### WHAT IS EXPECTED:
Word for word, restate the lines of the material below from its first line through the one containing "scientific name: Mus". Omit the rest.

<<<<

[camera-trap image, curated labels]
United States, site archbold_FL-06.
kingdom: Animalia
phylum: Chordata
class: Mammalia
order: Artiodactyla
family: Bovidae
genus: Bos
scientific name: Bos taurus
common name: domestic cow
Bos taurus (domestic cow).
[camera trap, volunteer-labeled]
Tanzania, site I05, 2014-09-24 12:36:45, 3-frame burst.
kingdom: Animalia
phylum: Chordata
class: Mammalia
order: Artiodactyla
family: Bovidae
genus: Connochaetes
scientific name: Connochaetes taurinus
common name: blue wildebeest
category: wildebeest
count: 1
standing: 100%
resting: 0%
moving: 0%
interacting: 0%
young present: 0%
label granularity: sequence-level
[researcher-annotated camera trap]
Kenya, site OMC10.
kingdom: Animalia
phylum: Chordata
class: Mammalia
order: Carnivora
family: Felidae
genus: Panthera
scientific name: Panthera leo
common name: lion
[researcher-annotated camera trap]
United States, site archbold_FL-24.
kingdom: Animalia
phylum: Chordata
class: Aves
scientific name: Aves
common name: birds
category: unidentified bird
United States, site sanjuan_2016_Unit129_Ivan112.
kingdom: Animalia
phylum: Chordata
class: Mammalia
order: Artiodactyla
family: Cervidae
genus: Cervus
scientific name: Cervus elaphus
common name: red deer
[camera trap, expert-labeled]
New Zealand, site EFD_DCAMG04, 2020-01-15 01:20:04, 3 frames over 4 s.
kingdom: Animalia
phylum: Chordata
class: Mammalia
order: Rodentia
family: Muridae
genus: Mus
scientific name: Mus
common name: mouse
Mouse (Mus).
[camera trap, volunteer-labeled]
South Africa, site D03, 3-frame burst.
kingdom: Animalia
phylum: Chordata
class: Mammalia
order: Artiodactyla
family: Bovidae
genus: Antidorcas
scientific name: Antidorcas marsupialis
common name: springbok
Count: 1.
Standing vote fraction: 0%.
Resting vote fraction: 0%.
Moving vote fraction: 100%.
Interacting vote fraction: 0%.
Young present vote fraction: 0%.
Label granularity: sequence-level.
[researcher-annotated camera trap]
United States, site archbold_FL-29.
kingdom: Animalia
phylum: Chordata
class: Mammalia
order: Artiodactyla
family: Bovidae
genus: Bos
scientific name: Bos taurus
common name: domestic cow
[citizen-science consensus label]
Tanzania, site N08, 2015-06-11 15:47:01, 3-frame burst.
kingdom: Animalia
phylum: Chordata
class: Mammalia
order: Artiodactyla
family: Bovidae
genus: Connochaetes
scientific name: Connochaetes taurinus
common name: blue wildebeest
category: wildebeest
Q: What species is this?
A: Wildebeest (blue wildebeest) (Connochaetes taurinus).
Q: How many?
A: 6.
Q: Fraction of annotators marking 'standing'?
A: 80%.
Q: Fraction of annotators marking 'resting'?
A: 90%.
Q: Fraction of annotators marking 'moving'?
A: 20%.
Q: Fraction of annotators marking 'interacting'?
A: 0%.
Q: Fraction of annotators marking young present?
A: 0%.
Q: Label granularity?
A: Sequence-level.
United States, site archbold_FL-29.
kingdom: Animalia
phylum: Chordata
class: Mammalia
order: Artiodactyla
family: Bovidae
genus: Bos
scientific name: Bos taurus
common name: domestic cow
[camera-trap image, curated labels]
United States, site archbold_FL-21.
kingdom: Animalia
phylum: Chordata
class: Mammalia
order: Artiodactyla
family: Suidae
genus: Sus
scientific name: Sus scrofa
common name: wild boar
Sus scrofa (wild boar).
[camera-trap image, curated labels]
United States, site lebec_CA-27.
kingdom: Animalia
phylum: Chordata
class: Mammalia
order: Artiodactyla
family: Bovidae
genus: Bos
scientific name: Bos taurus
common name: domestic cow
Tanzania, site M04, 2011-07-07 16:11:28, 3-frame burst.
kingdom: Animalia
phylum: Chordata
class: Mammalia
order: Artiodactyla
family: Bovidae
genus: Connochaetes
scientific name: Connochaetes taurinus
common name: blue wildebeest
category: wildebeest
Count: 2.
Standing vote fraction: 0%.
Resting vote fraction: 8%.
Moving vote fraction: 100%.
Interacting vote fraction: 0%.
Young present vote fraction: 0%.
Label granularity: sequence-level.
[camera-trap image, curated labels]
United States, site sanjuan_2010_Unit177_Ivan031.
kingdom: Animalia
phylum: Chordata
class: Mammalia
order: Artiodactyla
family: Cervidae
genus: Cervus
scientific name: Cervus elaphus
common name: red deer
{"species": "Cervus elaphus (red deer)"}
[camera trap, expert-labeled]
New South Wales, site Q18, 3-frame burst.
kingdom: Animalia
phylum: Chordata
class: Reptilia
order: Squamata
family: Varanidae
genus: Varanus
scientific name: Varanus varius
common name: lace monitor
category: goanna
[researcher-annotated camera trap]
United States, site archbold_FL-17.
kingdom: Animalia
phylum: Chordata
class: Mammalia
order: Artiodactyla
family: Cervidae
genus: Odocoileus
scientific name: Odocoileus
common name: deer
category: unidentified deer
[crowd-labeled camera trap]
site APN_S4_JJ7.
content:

>>>>

### TASK ANSWER:
[camera-trap image, curated labels]
United States, site archbold_FL-06.
kingdom: Animalia
phylum: Chordata
class: Mammalia
order: Artiodactyla
family: Bovidae
genus: Bos
scientific name: Bos taurus
common name: domestic cow
Bos taurus (domestic cow).
[camera trap, volunteer-labeled]
Tanzania, site I05, 2014-09-24 12:36:45, 3-frame burst.
kingdom: Animalia
phylum: Chordata
class: Mammalia
order: Artiodactyla
family: Bovidae
genus: Connochaetes
scientific name: Connochaetes taurinus
common name: blue wildebeest
category: wildebeest
count: 1
standing: 100%
resting: 0%
moving: 0%
interacting: 0%
young present: 0%
label granularity: sequence-level
[researcher-annotated camera trap]
Kenya, site OMC10.
kingdom: Animalia
phylum: Chordata
class: Mammalia
order: Carnivora
family: Felidae
genus: Panthera
scientific name: Panthera leo
common name: lion
[researcher-annotated camera trap]
United States, site archbold_FL-24.
kingdom: Animalia
phylum: Chordata
class: Aves
scientific name: Aves
common name: birds
category: unidentified bird
United States, site sanjuan_2016_Unit129_Ivan112.
kingdom: Animalia
phylum: Chordata
class: Mammalia
order: Artiodactyla
family: Cervidae
genus: Cervus
scientific name: Cervus elaphus
common name: red deer
[camera trap, expert-labeled]
New Zealand, site EFD_DCAMG04, 2020-01-15 01:20:04, 3 frames over 4 s.
kingdom: Animalia
phylum: Chordata
class: Mammalia
order: Rodentia
family: Muridae
genus: Mus
scientific name: Mus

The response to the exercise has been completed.